The stock of TechnipEnergies fell counter-intuitively against the price of Brent, which rose 1.39% to 101.10 dollars at the end of the day.

AOF – LEARN MORE

Key points

– World leader in liquefied natural gas, hydrogen and ethylene engineering, created in February 2021 by sale of TechnipFMC, and invested in energy transition;

– Turnover of €6.7 billion divided into 2 areas: engineering for 81% and product, service and technology offers;

– Business model based on 4 pillars: LNG, decarbonization, sustainable chemistry and carbon-free energy solutions;

– Open but blocked capital (HAL Invest, holding company of the Van der Vorm family for +10%, BPI France for 10% and TechnipFMC 7%), Joseph Rinaldi chairing the board of directors of 9 members, Arnaud Pieton being managing director;

– Solid balance sheet with €1.5 billion in equity, net cash of €3.1 billion against €682 million in gross debt at the end of June.

Challenges

– Profitable medium-term growth strategy with an operating margin of around 15% and an increase in R&D investments, 100% dedicated to the energy transition;

– Innovation strategy focused on energy transition through decarbonization and zero carbon projects -BleH2 by T.EN (hydrogen production solutions), blue ammonia, Inocean wind floats, sustainable fuels for aviation: with a fast-growing patent portfolio (+3,000) / based on incubation, the development of breakthrough technologies and R&D-MIT, CEA, IPI partnerships, etc.;

– 3-point environmental strategy – decarbonize, accelerate innovation, improve circularity and biodiversity – and aim for carbon neutrality by 2030;

– Spin-offs from the joint venture created with NIPGAS and partnerships with Petronas and Svante in carbon removal and capture…- and with TotalEnergies – low-carbon solutions;

– Good visibility with €9.8 billion in orders, especially in LNG, despite the order book at €16.4 billion.

Challenges

– Reduced sensitivity to the economic situation of the gas sector;

– Impact of the Russia-Ukraine war: 1.4 billion orders for 2022, €854 million for 2024 and €1.6 billion for 2025, i.e. 23% of the order book;

– 2022 objective: revenues of €5 to 5.5 billion, excluding Russian activities and operating margin of +6.5%.

Growing global demand

The IEA (International Energy Agency) estimates that global demand should stand at 99.4 Mb/d (million barrels per day) for 2022, a level revised slightly upwards due to stronger growth. stronger than expected in March and April.
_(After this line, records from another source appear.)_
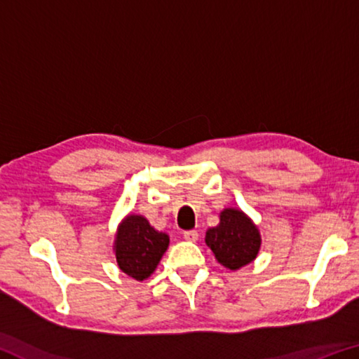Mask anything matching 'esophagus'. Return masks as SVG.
Masks as SVG:
<instances>
[{
    "label": "esophagus",
    "mask_w": 359,
    "mask_h": 359,
    "mask_svg": "<svg viewBox=\"0 0 359 359\" xmlns=\"http://www.w3.org/2000/svg\"><path fill=\"white\" fill-rule=\"evenodd\" d=\"M184 239L188 241V242H196L198 241V231L196 229L184 231Z\"/></svg>",
    "instance_id": "obj_1"
}]
</instances>
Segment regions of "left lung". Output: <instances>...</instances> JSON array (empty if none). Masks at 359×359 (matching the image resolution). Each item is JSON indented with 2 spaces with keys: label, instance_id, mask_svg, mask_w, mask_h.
Segmentation results:
<instances>
[{
  "label": "left lung",
  "instance_id": "8db88e82",
  "mask_svg": "<svg viewBox=\"0 0 359 359\" xmlns=\"http://www.w3.org/2000/svg\"><path fill=\"white\" fill-rule=\"evenodd\" d=\"M205 244L214 252L218 263L236 271L257 258L261 236L244 212L229 208L220 212V223L208 229Z\"/></svg>",
  "mask_w": 359,
  "mask_h": 359
}]
</instances>
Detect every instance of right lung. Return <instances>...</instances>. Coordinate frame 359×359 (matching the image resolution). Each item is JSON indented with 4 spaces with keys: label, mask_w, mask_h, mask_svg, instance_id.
Listing matches in <instances>:
<instances>
[{
    "label": "right lung",
    "mask_w": 359,
    "mask_h": 359,
    "mask_svg": "<svg viewBox=\"0 0 359 359\" xmlns=\"http://www.w3.org/2000/svg\"><path fill=\"white\" fill-rule=\"evenodd\" d=\"M169 245V236L150 226L147 218L130 214L118 224L114 252L126 276L145 280L156 269Z\"/></svg>",
    "instance_id": "add662e5"
}]
</instances>
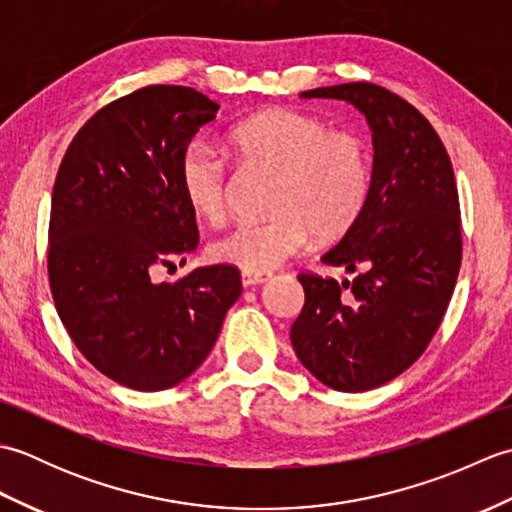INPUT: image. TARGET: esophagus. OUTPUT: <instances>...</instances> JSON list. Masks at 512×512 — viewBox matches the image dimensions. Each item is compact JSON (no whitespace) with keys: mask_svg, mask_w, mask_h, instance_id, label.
Returning <instances> with one entry per match:
<instances>
[{"mask_svg":"<svg viewBox=\"0 0 512 512\" xmlns=\"http://www.w3.org/2000/svg\"><path fill=\"white\" fill-rule=\"evenodd\" d=\"M273 277V273H253V270H242V286H257V284H264Z\"/></svg>","mask_w":512,"mask_h":512,"instance_id":"esophagus-1","label":"esophagus"}]
</instances>
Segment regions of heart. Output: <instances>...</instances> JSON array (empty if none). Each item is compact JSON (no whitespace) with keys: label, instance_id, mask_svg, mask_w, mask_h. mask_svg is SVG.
<instances>
[{"label":"heart","instance_id":"heart-1","mask_svg":"<svg viewBox=\"0 0 512 512\" xmlns=\"http://www.w3.org/2000/svg\"><path fill=\"white\" fill-rule=\"evenodd\" d=\"M242 165L275 176L270 215L242 220L211 244L215 262L268 273L306 246L310 235L336 239L361 217L372 191V149L350 129L275 107L248 116L228 132ZM178 182L184 202L206 222H220L228 204V167L215 149L193 143L182 151Z\"/></svg>","mask_w":512,"mask_h":512}]
</instances>
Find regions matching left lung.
Wrapping results in <instances>:
<instances>
[{
  "mask_svg": "<svg viewBox=\"0 0 512 512\" xmlns=\"http://www.w3.org/2000/svg\"><path fill=\"white\" fill-rule=\"evenodd\" d=\"M352 103L372 127V191L361 217L321 257L352 281L299 273L306 292L290 341L336 391L389 383L427 350L462 262L458 184L440 136L416 107L374 83L301 92Z\"/></svg>",
  "mask_w": 512,
  "mask_h": 512,
  "instance_id": "left-lung-1",
  "label": "left lung"
}]
</instances>
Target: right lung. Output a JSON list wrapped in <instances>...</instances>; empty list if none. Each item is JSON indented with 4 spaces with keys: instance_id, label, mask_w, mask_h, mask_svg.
I'll return each instance as SVG.
<instances>
[{
    "instance_id": "1",
    "label": "right lung",
    "mask_w": 512,
    "mask_h": 512,
    "mask_svg": "<svg viewBox=\"0 0 512 512\" xmlns=\"http://www.w3.org/2000/svg\"><path fill=\"white\" fill-rule=\"evenodd\" d=\"M220 105L184 85H147L101 107L54 180L48 279L79 352L118 385L160 391L198 369L242 295L239 270L195 268L176 284L151 273L198 248L178 165Z\"/></svg>"
}]
</instances>
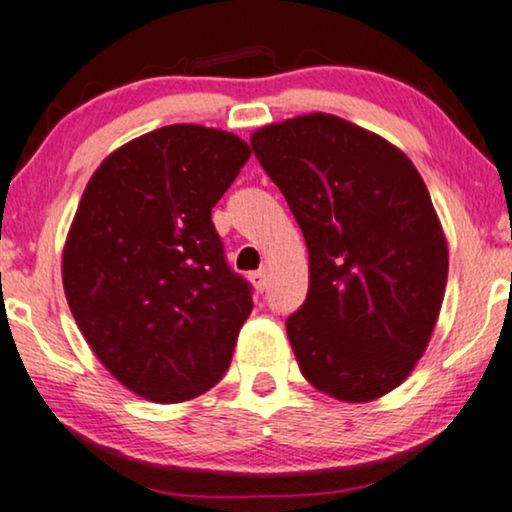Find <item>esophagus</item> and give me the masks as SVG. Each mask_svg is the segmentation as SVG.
<instances>
[{
	"instance_id": "1",
	"label": "esophagus",
	"mask_w": 512,
	"mask_h": 512,
	"mask_svg": "<svg viewBox=\"0 0 512 512\" xmlns=\"http://www.w3.org/2000/svg\"><path fill=\"white\" fill-rule=\"evenodd\" d=\"M249 279H251V284L256 286V291H265V289H268V270L251 272Z\"/></svg>"
}]
</instances>
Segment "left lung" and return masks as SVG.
<instances>
[{
  "label": "left lung",
  "mask_w": 512,
  "mask_h": 512,
  "mask_svg": "<svg viewBox=\"0 0 512 512\" xmlns=\"http://www.w3.org/2000/svg\"><path fill=\"white\" fill-rule=\"evenodd\" d=\"M303 230L310 289L286 319L300 373L347 403L412 373L447 284V240L417 167L375 132L307 114L251 135Z\"/></svg>",
  "instance_id": "left-lung-1"
}]
</instances>
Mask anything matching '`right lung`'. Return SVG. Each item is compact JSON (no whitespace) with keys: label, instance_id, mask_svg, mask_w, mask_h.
Returning a JSON list of instances; mask_svg holds the SVG:
<instances>
[{"label":"right lung","instance_id":"1","mask_svg":"<svg viewBox=\"0 0 512 512\" xmlns=\"http://www.w3.org/2000/svg\"><path fill=\"white\" fill-rule=\"evenodd\" d=\"M249 156L233 132L165 125L104 158L76 209L69 310L104 368L153 403L212 389L254 307L212 223Z\"/></svg>","mask_w":512,"mask_h":512}]
</instances>
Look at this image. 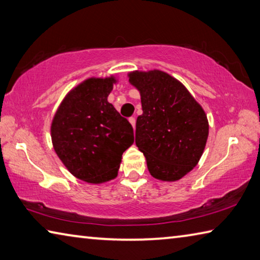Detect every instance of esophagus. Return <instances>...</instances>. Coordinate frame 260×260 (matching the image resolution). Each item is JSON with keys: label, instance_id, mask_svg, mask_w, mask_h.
Here are the masks:
<instances>
[{"label": "esophagus", "instance_id": "esophagus-1", "mask_svg": "<svg viewBox=\"0 0 260 260\" xmlns=\"http://www.w3.org/2000/svg\"><path fill=\"white\" fill-rule=\"evenodd\" d=\"M129 122H131V125L133 126V128H134V131H135V125H136L135 117H132V118H129Z\"/></svg>", "mask_w": 260, "mask_h": 260}]
</instances>
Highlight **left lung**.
<instances>
[{
  "label": "left lung",
  "instance_id": "left-lung-1",
  "mask_svg": "<svg viewBox=\"0 0 260 260\" xmlns=\"http://www.w3.org/2000/svg\"><path fill=\"white\" fill-rule=\"evenodd\" d=\"M128 79L139 90L143 111L136 119V146L153 178L178 181L204 152L209 136L204 109L182 82L160 70L133 71Z\"/></svg>",
  "mask_w": 260,
  "mask_h": 260
}]
</instances>
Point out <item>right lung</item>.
Here are the masks:
<instances>
[{"label":"right lung","instance_id":"obj_1","mask_svg":"<svg viewBox=\"0 0 260 260\" xmlns=\"http://www.w3.org/2000/svg\"><path fill=\"white\" fill-rule=\"evenodd\" d=\"M117 77H91L61 101L50 126L56 155L74 177L101 184L118 175L121 157L134 143L133 127L108 102Z\"/></svg>","mask_w":260,"mask_h":260}]
</instances>
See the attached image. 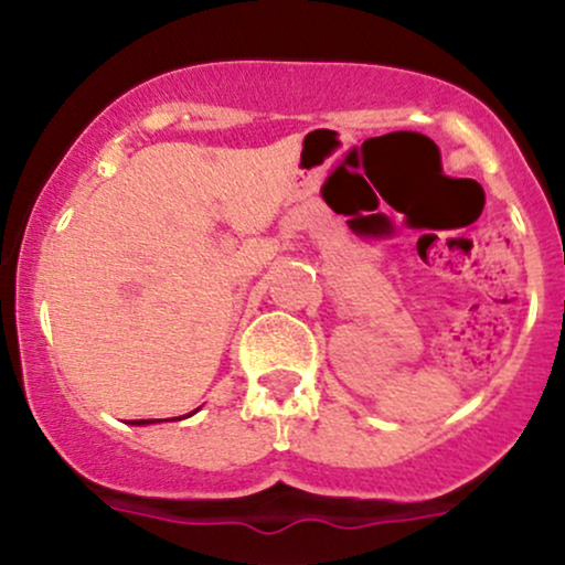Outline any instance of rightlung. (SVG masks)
Returning a JSON list of instances; mask_svg holds the SVG:
<instances>
[{"label": "right lung", "instance_id": "1", "mask_svg": "<svg viewBox=\"0 0 565 565\" xmlns=\"http://www.w3.org/2000/svg\"><path fill=\"white\" fill-rule=\"evenodd\" d=\"M196 414V412H191ZM191 414H185V417H191ZM185 417H172V419H185ZM129 425H153V419H129Z\"/></svg>", "mask_w": 565, "mask_h": 565}]
</instances>
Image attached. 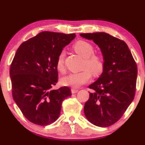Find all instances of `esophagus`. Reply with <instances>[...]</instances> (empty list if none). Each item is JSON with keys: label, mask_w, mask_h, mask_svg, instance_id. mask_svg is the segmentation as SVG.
Listing matches in <instances>:
<instances>
[{"label": "esophagus", "mask_w": 145, "mask_h": 145, "mask_svg": "<svg viewBox=\"0 0 145 145\" xmlns=\"http://www.w3.org/2000/svg\"><path fill=\"white\" fill-rule=\"evenodd\" d=\"M71 91L72 93H77L78 91V89H75V88H72V89H71Z\"/></svg>", "instance_id": "obj_1"}]
</instances>
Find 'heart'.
<instances>
[{
	"mask_svg": "<svg viewBox=\"0 0 145 145\" xmlns=\"http://www.w3.org/2000/svg\"><path fill=\"white\" fill-rule=\"evenodd\" d=\"M74 50L79 55L85 59L82 71L71 73L61 78V82L65 86L77 88L88 82L91 80V74L97 76L102 72L104 67V59L100 54H94V48L91 43L84 40L76 41L73 46ZM56 69L61 72L65 70L64 53L58 56L56 63Z\"/></svg>",
	"mask_w": 145,
	"mask_h": 145,
	"instance_id": "obj_1",
	"label": "heart"
}]
</instances>
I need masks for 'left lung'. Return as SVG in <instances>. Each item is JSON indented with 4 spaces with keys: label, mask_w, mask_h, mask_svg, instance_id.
I'll list each match as a JSON object with an SVG mask.
<instances>
[{
    "label": "left lung",
    "mask_w": 145,
    "mask_h": 145,
    "mask_svg": "<svg viewBox=\"0 0 145 145\" xmlns=\"http://www.w3.org/2000/svg\"><path fill=\"white\" fill-rule=\"evenodd\" d=\"M100 48L104 67L97 80L89 86L93 92L84 104L89 122L108 127L120 119L135 95L138 69L125 41L104 32L81 33Z\"/></svg>",
    "instance_id": "left-lung-1"
}]
</instances>
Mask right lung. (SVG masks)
Masks as SVG:
<instances>
[{"label":"right lung","mask_w":145,"mask_h":145,"mask_svg":"<svg viewBox=\"0 0 145 145\" xmlns=\"http://www.w3.org/2000/svg\"><path fill=\"white\" fill-rule=\"evenodd\" d=\"M76 34L50 31L39 33L22 44L10 67L14 100L33 123L48 125L59 117L61 105L71 95L63 86L51 90L58 81V56Z\"/></svg>","instance_id":"obj_1"}]
</instances>
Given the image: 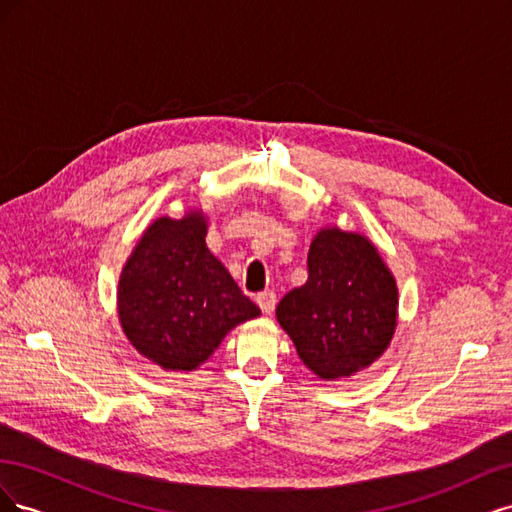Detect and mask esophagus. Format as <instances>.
I'll return each instance as SVG.
<instances>
[{"mask_svg": "<svg viewBox=\"0 0 512 512\" xmlns=\"http://www.w3.org/2000/svg\"><path fill=\"white\" fill-rule=\"evenodd\" d=\"M256 303H258V307L262 309V314H273V309H275V303H277V297H275V292L273 290H265V292H260L258 297H256Z\"/></svg>", "mask_w": 512, "mask_h": 512, "instance_id": "1", "label": "esophagus"}]
</instances>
However, this remains 1 Mb/d below 2019 levels. From 2023 the IEA forecasts that global oil demand should exceed pre-Covid pandemic levels, driven by Chinese demand. The latter has been strongly affected by the serious disruptions linked to Covid-19 this year. Next year, the rebound in Chinese demand will more than offset a slowdown in OECD countries. In the medium term, the strong recovery in air traffic is supporting oil demand, with an increasingly evident dynamic in air travel in Europe and North America, underlines the IEA.